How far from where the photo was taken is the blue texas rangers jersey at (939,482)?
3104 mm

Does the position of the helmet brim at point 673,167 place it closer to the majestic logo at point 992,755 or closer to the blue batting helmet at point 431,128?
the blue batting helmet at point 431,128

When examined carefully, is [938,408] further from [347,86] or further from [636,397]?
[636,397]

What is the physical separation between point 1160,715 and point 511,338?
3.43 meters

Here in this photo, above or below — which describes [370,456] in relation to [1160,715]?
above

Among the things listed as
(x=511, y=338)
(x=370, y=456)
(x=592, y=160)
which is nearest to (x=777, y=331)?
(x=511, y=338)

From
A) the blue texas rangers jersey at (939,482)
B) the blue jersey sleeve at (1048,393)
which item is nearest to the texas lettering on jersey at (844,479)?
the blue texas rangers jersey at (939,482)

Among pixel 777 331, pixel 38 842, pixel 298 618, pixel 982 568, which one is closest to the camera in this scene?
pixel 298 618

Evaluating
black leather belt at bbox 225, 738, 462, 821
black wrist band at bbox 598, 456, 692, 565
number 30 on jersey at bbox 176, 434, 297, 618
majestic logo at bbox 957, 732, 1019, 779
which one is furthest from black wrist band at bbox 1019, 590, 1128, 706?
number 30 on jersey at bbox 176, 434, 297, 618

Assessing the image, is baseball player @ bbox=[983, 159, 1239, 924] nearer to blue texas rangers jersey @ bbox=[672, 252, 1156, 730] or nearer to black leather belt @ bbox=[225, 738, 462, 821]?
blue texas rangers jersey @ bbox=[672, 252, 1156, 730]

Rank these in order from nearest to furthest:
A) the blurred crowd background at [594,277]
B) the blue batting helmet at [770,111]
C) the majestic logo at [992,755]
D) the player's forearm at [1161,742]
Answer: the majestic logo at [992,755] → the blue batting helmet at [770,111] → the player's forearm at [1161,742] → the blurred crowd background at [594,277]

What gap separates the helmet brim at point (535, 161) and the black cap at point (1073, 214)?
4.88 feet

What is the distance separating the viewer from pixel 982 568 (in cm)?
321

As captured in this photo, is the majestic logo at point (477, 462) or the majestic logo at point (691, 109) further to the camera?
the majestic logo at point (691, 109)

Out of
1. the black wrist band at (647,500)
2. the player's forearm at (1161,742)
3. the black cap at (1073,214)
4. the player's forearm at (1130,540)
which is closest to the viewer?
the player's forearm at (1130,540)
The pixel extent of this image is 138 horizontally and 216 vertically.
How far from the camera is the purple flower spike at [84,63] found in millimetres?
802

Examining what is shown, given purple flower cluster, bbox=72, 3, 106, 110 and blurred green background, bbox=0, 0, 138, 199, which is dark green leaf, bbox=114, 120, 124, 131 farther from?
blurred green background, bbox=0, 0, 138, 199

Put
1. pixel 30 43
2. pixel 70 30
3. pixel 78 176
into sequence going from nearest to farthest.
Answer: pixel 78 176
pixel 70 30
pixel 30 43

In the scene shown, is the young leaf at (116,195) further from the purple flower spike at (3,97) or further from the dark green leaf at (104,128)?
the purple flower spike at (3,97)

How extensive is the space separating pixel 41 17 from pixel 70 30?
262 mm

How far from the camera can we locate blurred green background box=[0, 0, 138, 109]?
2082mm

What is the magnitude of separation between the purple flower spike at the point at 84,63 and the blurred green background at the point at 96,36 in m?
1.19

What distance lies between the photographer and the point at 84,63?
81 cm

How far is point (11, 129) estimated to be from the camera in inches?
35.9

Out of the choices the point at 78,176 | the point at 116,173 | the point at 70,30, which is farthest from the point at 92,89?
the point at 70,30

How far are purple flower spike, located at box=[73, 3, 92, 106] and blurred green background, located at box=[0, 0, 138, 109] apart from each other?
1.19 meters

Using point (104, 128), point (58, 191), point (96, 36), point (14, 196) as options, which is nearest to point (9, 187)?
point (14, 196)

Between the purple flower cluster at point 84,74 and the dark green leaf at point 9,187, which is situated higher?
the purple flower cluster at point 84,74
######
* _Exercise directions_: Recast everything from the row containing "What is the physical" down to the row containing "Answer: the majestic" as a numbered list, leaving out blank lines.

* _Exercise result_:
1. What is the physical separation between point 1160,715 and point 511,338?
2. 3.43 meters
3. Here in this photo, above or below — which describes [370,456] in relation to [1160,715]?
4. above
5. Among the things listed as
6. (x=511, y=338)
7. (x=370, y=456)
8. (x=592, y=160)
9. which is nearest to (x=777, y=331)?
10. (x=511, y=338)
11. From
12. A) the blue texas rangers jersey at (939,482)
13. B) the blue jersey sleeve at (1048,393)
14. which item is nearest to the texas lettering on jersey at (844,479)?
15. the blue texas rangers jersey at (939,482)
16. Among pixel 777 331, pixel 38 842, pixel 298 618, pixel 982 568, which one is closest to the camera in this scene?
17. pixel 298 618
18. Evaluating
19. black leather belt at bbox 225, 738, 462, 821
20. black wrist band at bbox 598, 456, 692, 565
21. number 30 on jersey at bbox 176, 434, 297, 618
22. majestic logo at bbox 957, 732, 1019, 779
23. which one is furthest from black wrist band at bbox 1019, 590, 1128, 706?
24. number 30 on jersey at bbox 176, 434, 297, 618
25. Assessing the image, is baseball player @ bbox=[983, 159, 1239, 924] nearer to blue texas rangers jersey @ bbox=[672, 252, 1156, 730] or nearer to black leather belt @ bbox=[225, 738, 462, 821]?
26. blue texas rangers jersey @ bbox=[672, 252, 1156, 730]
27. Rank these in order from nearest to furthest:
28. A) the blurred crowd background at [594,277]
29. B) the blue batting helmet at [770,111]
30. C) the majestic logo at [992,755]
31. D) the player's forearm at [1161,742]
32. Answer: the majestic logo at [992,755] → the blue batting helmet at [770,111] → the player's forearm at [1161,742] → the blurred crowd background at [594,277]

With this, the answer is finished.